We are told, second, that the blood can do this by reason of the life. By reason of' (Revised Standard Version) translates a Hebrew preposition regularly used to express price or expenditure (e.g. 1 Kings 2:23; Proverbs 7:23; Lamentations 5:9). It is found in a basic legal passage on the necessity for exact justice, in the phrase 'life for life' (Deuteronomy 19:21), i.e. 'life in payment for life. So in Leviticus 17:11, just as to make atonement means to pay the atonement! ransom price, so by reason of the life means by reason of the payment of life.
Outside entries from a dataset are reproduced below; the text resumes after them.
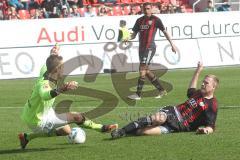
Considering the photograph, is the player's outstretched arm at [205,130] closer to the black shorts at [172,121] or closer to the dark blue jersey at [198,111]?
the dark blue jersey at [198,111]

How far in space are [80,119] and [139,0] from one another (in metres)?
28.3

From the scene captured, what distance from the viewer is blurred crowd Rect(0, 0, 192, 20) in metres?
32.4

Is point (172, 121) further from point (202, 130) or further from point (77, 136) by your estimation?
point (77, 136)

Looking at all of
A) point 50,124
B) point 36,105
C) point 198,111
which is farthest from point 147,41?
point 36,105

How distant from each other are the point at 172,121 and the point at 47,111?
2167 mm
In other words blood means death - the termination of life-just as it does in ordinary metaphorical usage (see, for instance, Genesis 9:5; 37:26; etc.). In the sacrifice, life was terminated. The flowing blood was the symbol and proof that life had been taken in payment for the sins of the guilty and as a substitute for his own guilt-stained life.

Animal sacrifice expressed the principle. The full reality took place in the death of the Lord Jesus Christ. In the Old Testament the people had a God-given preview of the shed blood of Jesus, his substitutionary death on our behalf, for our sins, the just for the unjust, once and for all.